When we say the elements of a drum set, we mean the following:
- Bass drum
- Low tom
- Snare drum
- Tom drums
- Hi hat
Rock and Punk
Rock and punk are two genres that call for energetic drumming. Drummers not only keep time, but they can also add in “fills” in between the main rhythms. Generally, punk is often faster and more aggressive than rock.
Key pieces in a rock or punk drum set include a bass drum, a low tom, a snare drum, one or two other toms, one or two cymbals and a hi hat. Of course, the most adventurous of rock drummers might even add a dozen toms, a second bass drum and a variety of cymbals, while punk drummers would opt for simplicity instead, which fits the image of this genre.
Funk and R&B
Funk and R&B are the most laid-back genres in terms of drumming and also require great restraint on the part of the drummer.

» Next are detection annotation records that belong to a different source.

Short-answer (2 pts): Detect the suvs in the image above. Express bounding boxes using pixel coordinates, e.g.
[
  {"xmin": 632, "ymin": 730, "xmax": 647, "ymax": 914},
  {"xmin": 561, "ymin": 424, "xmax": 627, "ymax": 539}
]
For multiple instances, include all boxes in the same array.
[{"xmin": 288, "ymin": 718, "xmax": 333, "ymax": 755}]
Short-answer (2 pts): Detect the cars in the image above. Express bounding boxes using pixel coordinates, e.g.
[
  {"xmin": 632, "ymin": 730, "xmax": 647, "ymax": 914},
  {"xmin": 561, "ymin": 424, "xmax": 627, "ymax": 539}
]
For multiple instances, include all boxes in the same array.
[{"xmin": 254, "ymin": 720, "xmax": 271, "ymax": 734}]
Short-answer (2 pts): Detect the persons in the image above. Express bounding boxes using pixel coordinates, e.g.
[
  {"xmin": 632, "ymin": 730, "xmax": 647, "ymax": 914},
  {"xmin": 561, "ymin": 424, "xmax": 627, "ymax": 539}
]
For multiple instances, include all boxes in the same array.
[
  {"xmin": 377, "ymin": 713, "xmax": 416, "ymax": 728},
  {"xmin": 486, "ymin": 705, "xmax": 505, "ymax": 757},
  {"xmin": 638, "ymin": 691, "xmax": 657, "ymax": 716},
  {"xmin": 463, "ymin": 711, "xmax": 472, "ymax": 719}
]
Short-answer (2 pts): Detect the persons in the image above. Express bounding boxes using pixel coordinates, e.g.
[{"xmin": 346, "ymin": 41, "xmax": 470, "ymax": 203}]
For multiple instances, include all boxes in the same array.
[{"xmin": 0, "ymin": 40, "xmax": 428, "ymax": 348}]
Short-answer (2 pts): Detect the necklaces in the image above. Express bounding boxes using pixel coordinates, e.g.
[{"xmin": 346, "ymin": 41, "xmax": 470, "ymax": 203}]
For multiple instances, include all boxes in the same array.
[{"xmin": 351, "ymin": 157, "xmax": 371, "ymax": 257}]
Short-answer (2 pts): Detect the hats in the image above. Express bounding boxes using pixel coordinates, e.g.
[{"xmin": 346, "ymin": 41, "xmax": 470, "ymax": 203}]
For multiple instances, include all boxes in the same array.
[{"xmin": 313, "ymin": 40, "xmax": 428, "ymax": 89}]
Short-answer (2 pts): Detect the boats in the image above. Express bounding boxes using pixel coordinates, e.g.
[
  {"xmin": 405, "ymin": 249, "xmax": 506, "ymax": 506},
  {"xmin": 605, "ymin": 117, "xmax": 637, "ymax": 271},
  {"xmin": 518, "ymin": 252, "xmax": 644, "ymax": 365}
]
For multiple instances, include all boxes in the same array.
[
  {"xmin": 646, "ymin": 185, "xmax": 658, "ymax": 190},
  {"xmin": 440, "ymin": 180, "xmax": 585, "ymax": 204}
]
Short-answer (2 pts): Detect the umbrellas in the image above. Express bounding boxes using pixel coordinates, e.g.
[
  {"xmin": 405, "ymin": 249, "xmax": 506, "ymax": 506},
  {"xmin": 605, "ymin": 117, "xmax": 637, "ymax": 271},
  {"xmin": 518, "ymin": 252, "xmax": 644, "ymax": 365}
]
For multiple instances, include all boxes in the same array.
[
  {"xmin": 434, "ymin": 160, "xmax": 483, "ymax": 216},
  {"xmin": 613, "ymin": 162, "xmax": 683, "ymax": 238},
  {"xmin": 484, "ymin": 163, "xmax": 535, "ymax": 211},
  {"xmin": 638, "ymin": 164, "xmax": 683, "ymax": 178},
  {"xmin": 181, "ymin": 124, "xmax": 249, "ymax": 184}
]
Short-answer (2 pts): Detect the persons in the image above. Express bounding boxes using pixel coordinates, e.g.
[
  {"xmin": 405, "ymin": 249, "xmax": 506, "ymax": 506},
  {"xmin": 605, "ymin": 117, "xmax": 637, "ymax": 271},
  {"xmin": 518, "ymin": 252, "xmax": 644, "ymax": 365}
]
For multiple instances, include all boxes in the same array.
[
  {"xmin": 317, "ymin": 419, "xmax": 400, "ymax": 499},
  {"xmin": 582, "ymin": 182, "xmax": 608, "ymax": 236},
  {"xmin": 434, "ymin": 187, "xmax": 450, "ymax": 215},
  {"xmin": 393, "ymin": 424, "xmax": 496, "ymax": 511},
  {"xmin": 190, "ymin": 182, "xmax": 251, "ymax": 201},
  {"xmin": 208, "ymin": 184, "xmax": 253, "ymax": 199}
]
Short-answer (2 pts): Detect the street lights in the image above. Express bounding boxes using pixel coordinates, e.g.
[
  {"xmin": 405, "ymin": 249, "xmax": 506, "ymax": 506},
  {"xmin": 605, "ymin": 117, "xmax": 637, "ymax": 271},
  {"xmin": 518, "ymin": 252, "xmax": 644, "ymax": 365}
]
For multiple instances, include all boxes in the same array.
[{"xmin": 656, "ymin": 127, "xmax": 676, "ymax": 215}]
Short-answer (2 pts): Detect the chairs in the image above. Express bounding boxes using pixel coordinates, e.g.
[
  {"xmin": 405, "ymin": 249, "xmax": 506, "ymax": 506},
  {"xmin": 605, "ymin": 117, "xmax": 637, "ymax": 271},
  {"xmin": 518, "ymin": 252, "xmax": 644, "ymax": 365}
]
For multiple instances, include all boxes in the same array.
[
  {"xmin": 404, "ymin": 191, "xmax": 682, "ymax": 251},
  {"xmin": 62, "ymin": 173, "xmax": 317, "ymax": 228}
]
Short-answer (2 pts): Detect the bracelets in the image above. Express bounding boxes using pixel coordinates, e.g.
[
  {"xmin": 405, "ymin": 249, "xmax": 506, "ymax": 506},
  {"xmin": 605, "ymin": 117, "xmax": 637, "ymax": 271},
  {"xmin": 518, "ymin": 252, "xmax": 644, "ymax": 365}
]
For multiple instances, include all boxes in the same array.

The drummer sets the tempo for these genres as well, but the style of playing is more relaxed, thereby creating what’s called a “groove” or “pocket.” For musicians used to rock music, it may be difficult to adjust to simple and relaxed percussion.
For funk and R&B, the drum set will resemble that of rock music. So it’ll include a bass drum, low tom, snare drum, one or two toms, one or two cymbals and a hi hat.
Jazz is truly a legendary genre. Jazz drummers frequently play with the rhythm, using syncopated beats played off-beat. It’s the most complex playing style, and it entails the maximum of discipline to know when to play difficult rhythms and when to just step back and set the tempo. Like rock, jazz has evolved immensely over time, and there are several subgenres, such as Bebop, cool jazz, Dixieland, acid jazz and jazz fusion.
If jazz percussion is the most complex, the required drum set, on the other hand, is the simplest, at least in terms of traditional and pure jazz. A classic jazz drum set comprises a bass drum, snare drum, low tom, a cymbal and a hi hat. Of course, jazz offers enormous freedom; this means that among its subgenres, you’ll find various elements of rock, thereby resulting in more complex drum sets as well as ones that include several toms and cymbals.